| Aufgabenstellung |
**A)** Welche Zeitung wird im Auszug als Quelle für einen damaligen Bericht über die Täter des Holzklaus genannt?
**B)** Schreibe den Teil des Auszugs wortgetreu ab, der mit „Geld wurde in“ beginnt und mit „schließlich die Reichsmark.“ endet.

| Auszug |

Brühl. Und weg war er. Quasi bei Nacht und Nebel verschwand im Herbst vor 100 Jahren im Mannheimer Stadtteil Rheinau plötzlich ein kleiner Wald. Der Vorfall ging als „großer Holzklau“ badenweit durch die Presse. Und wer waren die Täter? „Ein Teil der Brühler Bevölkerung, darunter auch solche, die es wirklich nicht nötig hätten“, berichtete beispielsweise das „Durrlacher Tagblatt“ damals.
1923 war zweifellos kein einfaches Jahr für die Menschen in Deutschland und damit auchnicht in Brühl. Vor einem Jahrhundert kam es zu drei Ereignissen, die gefährlich für die Demokratie der Weimarer Verfassung waren. Nachdem die deutsche Regierung beschlossen hatte, die Reparationszahlungen einzustellen, marschierten die Franzosen in mehrere Städte Deutschlands ein – unter anderem besetzten deren Truppen den Mannheimer Hauptbahnhof, den Hafen und das Schloss. Produktion und Handel kamen zum Erliegen. Das reparationspflichtige Deutsche Reich hatte bei den Siegermächten riesige Schulden – und zusätzlich auch noch bei der eigenen Bevölkerung. Denn die hatte während der Kriegsjahre dem Staat Millionen von Mark für die Kriegskosten vorgestreckt – in sogenannten Kriegsanleihen. Deutschlands Wirtschaft lag aber 1923 in Scherben, der Staat war pleite. Um dennoch seine Schulden bezahlen zu können, wurde ständig mehr Geld gedruckt. Die Brühler rechneten bald in Bündeln statt Scheinen.
Geld wurde in Schubkarren transportiert, die Scheine als Heizmaterial zweckentfremdet, die Rückseite als Schmierpapier benutzt. Auf dem Höhepunkt der Inflation wurde im November 1923 eine neue Währung geschaffen: die Rentenmark, ab Oktober 1924 schließlich die Reichsmark.

| Eingabedaten |

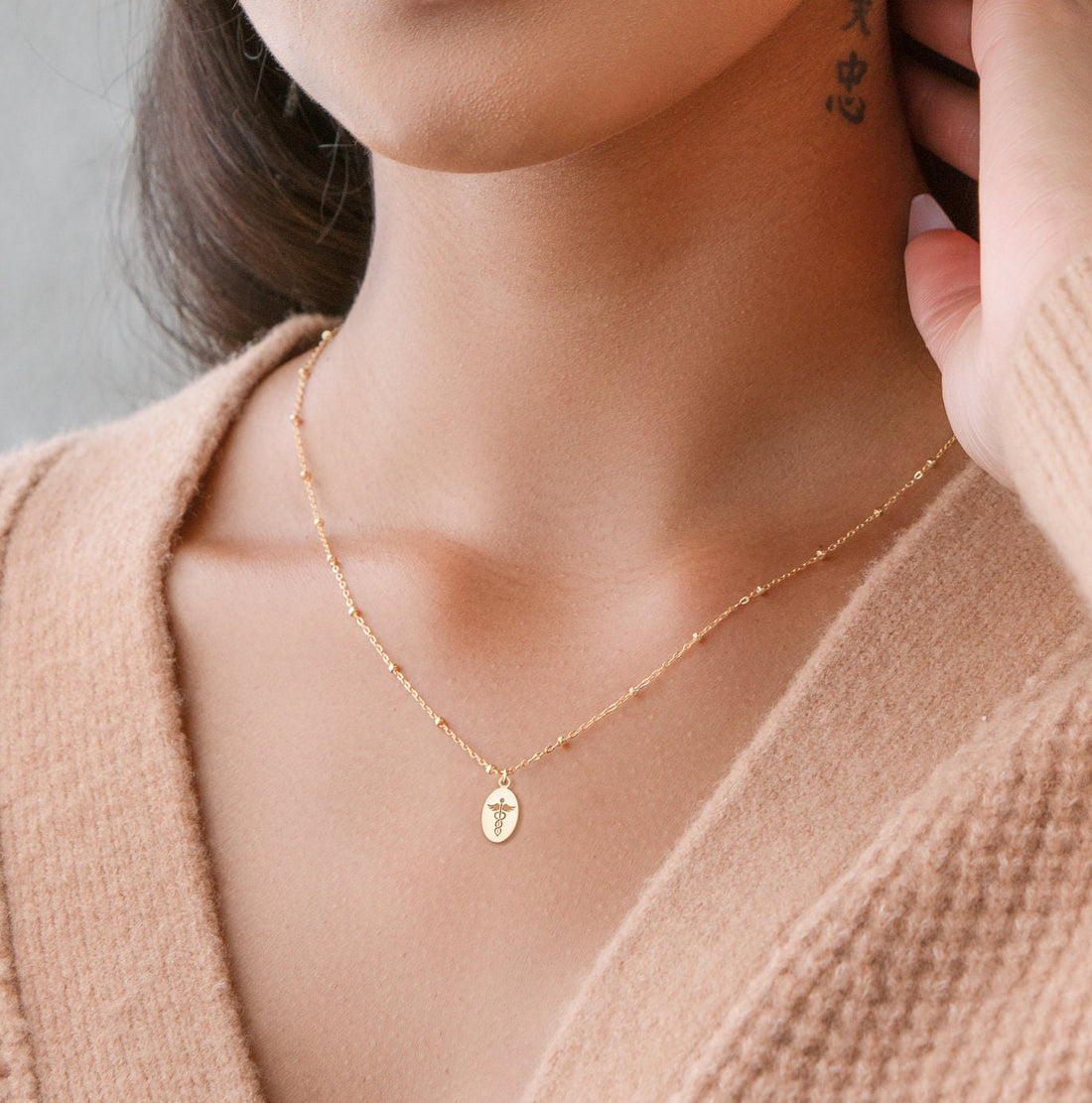 Caduceus Oval Disc Necklace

| Antworten |
**A)** Das „Durrlacher Tagblatt“.

**B)**
Geld wurde in Schubkarren transportiert, die Scheine als Heizmaterial zweckentfremdet, die Rückseite als Schmierpapier benutzt. Auf dem Höhepunkt der Inflation wurde im November 1923 eine neue Währung geschaffen: die Rentenmark, ab Oktober 1924 schließlich die Reichsmark.